BLOOM, which has the same model architecture and software stack as BloombergGPT (though BLOOM is trained on higher parameters of 175 billion), is multilingual. Similar is the case with GPT-3, which is also trained on multilingualism and 175 billion parameters.
Biases and Toxicity
Bloomberg has mentioned that the possibility of the “generation of harmful language remains an open question”. LLMs are known for their biases and hallucinations, a problem that large trained models, such as ChatGPT, are also combatting. LLM bias can be highly detrimental when utilised in finance models, as accurate and factual information determines the rightful prediction of market sentiments. However, BloombergGPT does not address this concern completely. The company is still evaluating the model and believes that “existing test procedures, risk and compliance controls” will help reduce the problem. Bloomberg is also studying their FinPile dataset which contains lesser biases and toxic language, which will ultimately curb the generation of inappropriate content.

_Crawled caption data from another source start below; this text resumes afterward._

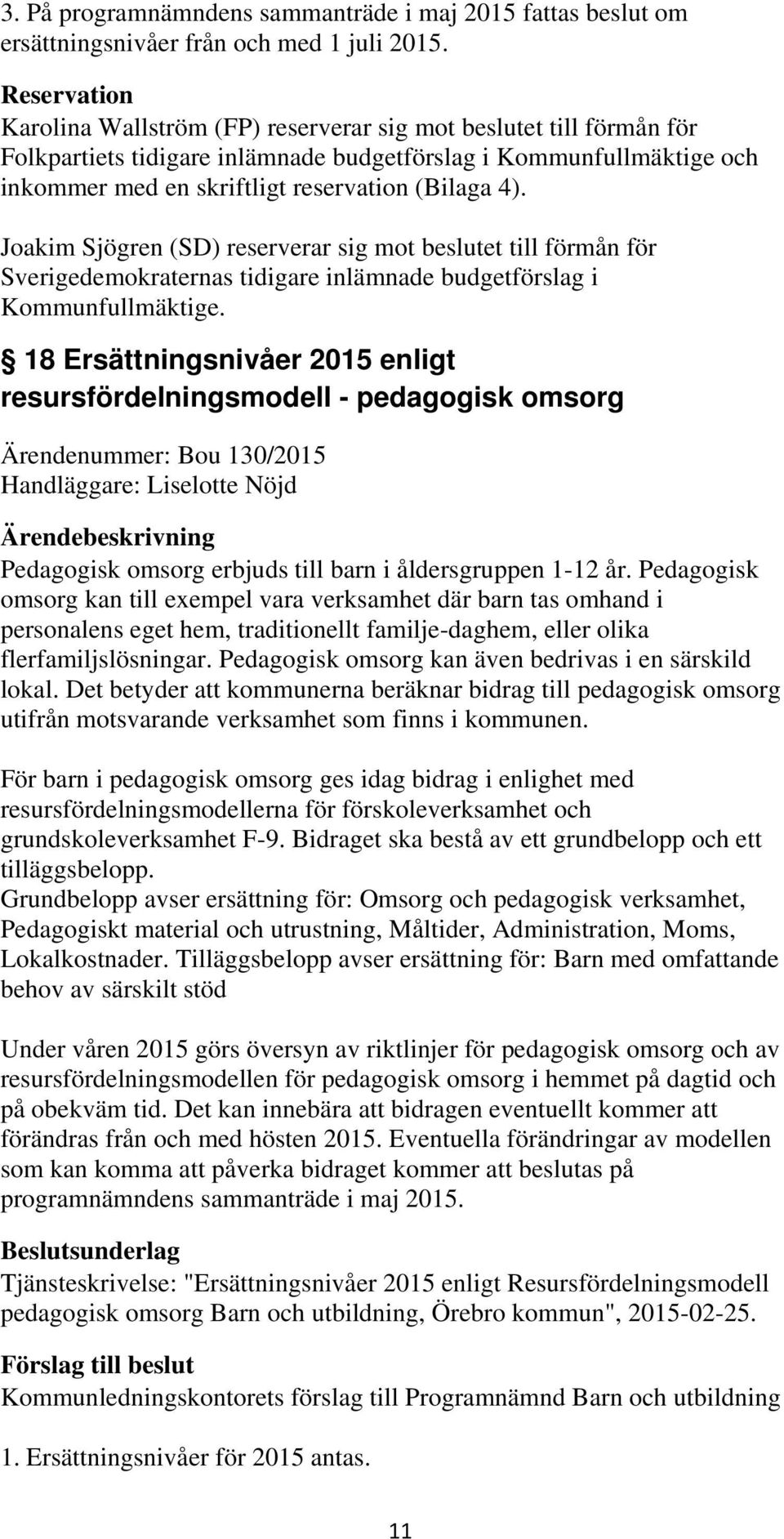 Joakim Sjögren (SD) reserverar sig mot beslutet till förmån för Sverigedemokraternas tidigare inlämnade budgetförslag i Kommunfullmäktige.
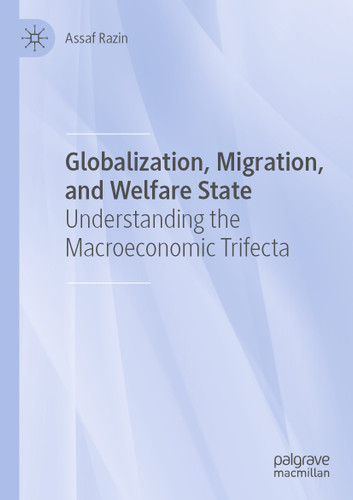 Globalization, Migration, and Welfare State: Understanding the Macroeconomic Trifecta book cover by Assaf Razin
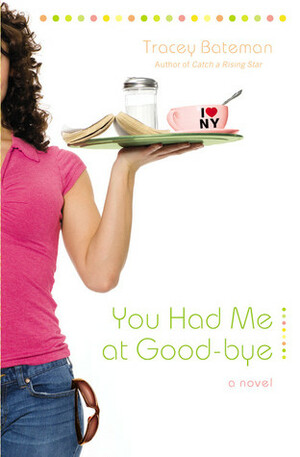 You Had Me at Good-bye by Tracey Bateman
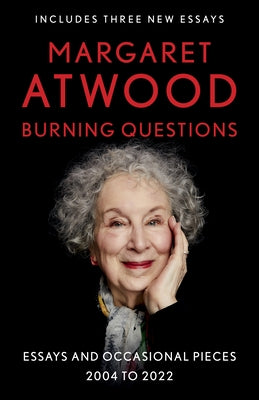 Burning Questions: Essays and Occasional Pieces, 2004 to 2022 - Paperback | Diverse Reads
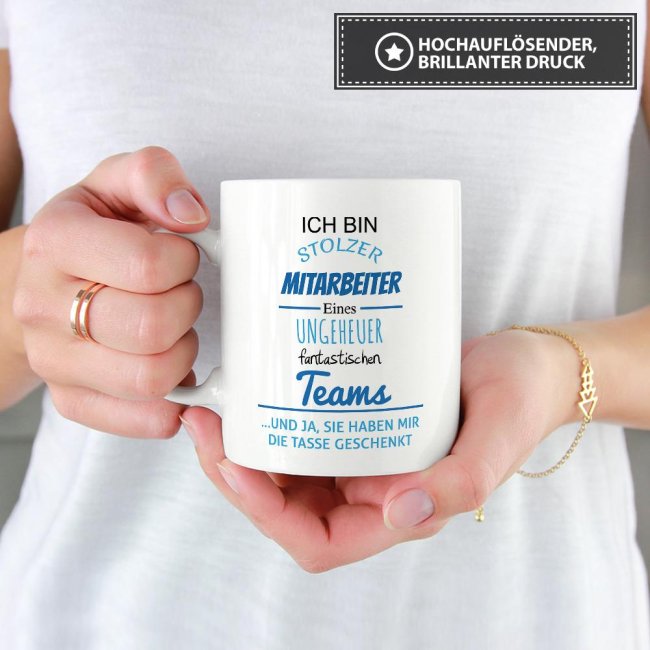 Tasse Stolzer Mitarbeiter eines ungeheuer fantastischen Teams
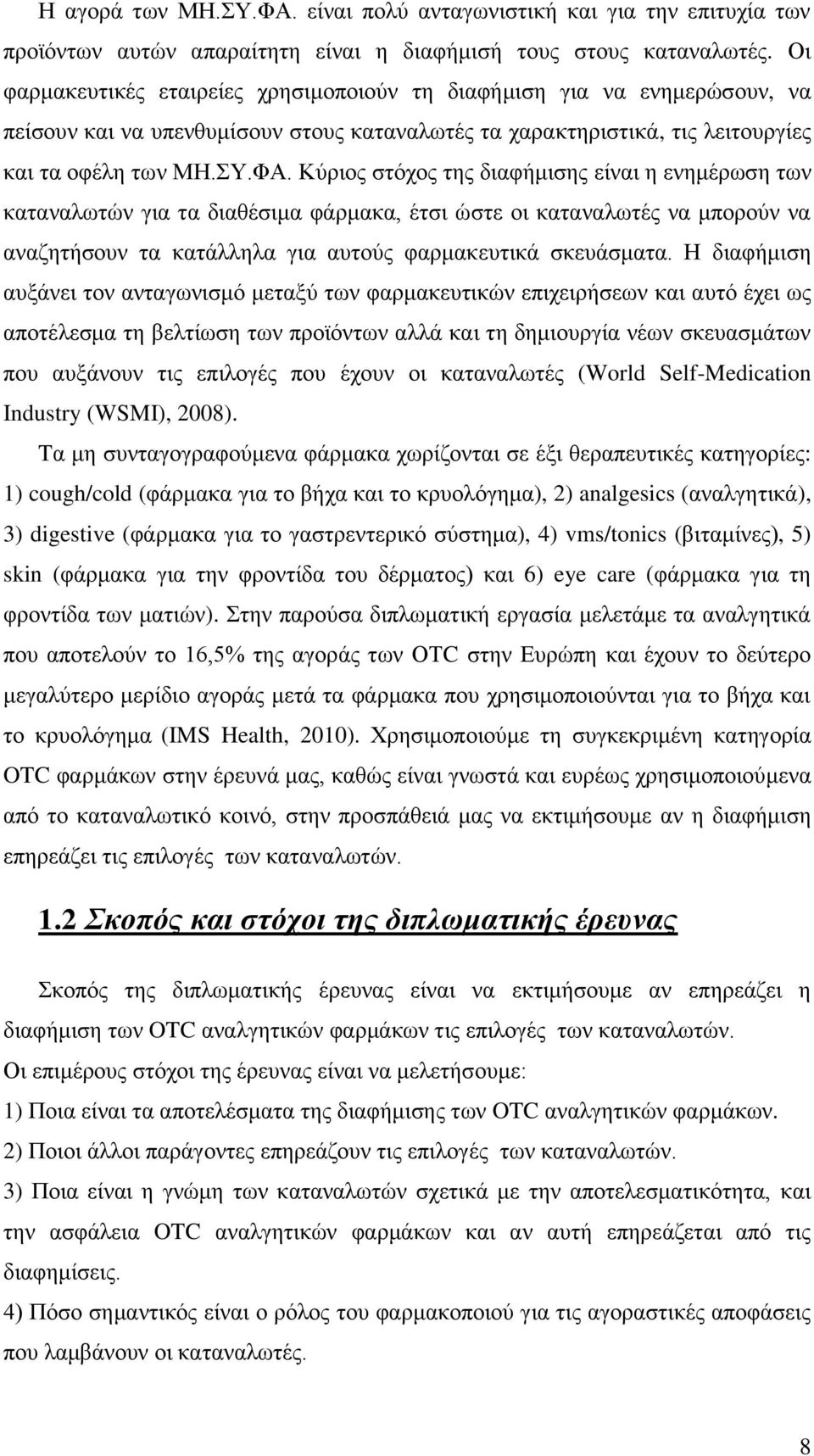 Κύριος στόχος της διαφήμισης είναι η ενημέρωση των καταναλωτών για τα διαθέσιμα φάρμακα, έτσι ώστε οι καταναλωτές να μπορούν να αναζητήσουν τα κατάλληλα για αυτούς φαρμακευτικά σκευάσματα.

BloombergGPT is a closed model. Apart from the parameters and general information, details such as the weights of the model are not mentioned in their research paper. It is possible that since this model is based on decades of Bloomberg data, clubbed with its sensitive nature of information, the LLM will not become open sourced. Besides, the model is set to target their Bloomberg Terminal users, who are already availing the service at a subscription cost. However, the company does have plans to release training logs of the model.
In a conversation with AIM, Anju Kambadur, head of AI Engineering at Bloomberg, said: “BloombergGPT is about empowering and augmenting human professionals in finance with new capabilities to deal with numerical and computational concepts in a more accessible way.” Bloomberg has been using AI, Machine Learning and NLP for more than a decade but each of them required a custom model. “With BloombergGPT, we will be able to develop new applications quicker and faster, some of which have been thought about for years and not developed yet,” he said.
“Conversational English can be used to post queries using Bloomberg Query Language (BQL) to pinpoint data, which can then be imported into data science and portfolio management tools.”
Kambadur clarified that BloombergGPT is not a chatbot. “It is an ingredient model that we are using internally for product development and feature enhancement.” The model will help power AI-enabled applications like Bloomberg Terminal, but also power back-end workflows within our data operations. Clients may not engage with the model directly but will be using it through the Terminal functions in the future.
Below is a comparison with other models GPT-NeoX (trained on 20B parameters) and FLAN-T5-XXL (trained on 11B parameters). BloombergGPT, updated on the latest information, is able to answer the questions accurately when compared to other similarly-trained LLMs.
BloombergGPT fared better on financial tasks when compared to other similar open models of the same size and was even evaluated on the ‘Bloomberg internal benchmarks’ and other general-purpose NLP benchmarks such as BIG-bench Hard, knowledge assessments, reading comprehension and linguistic tasks.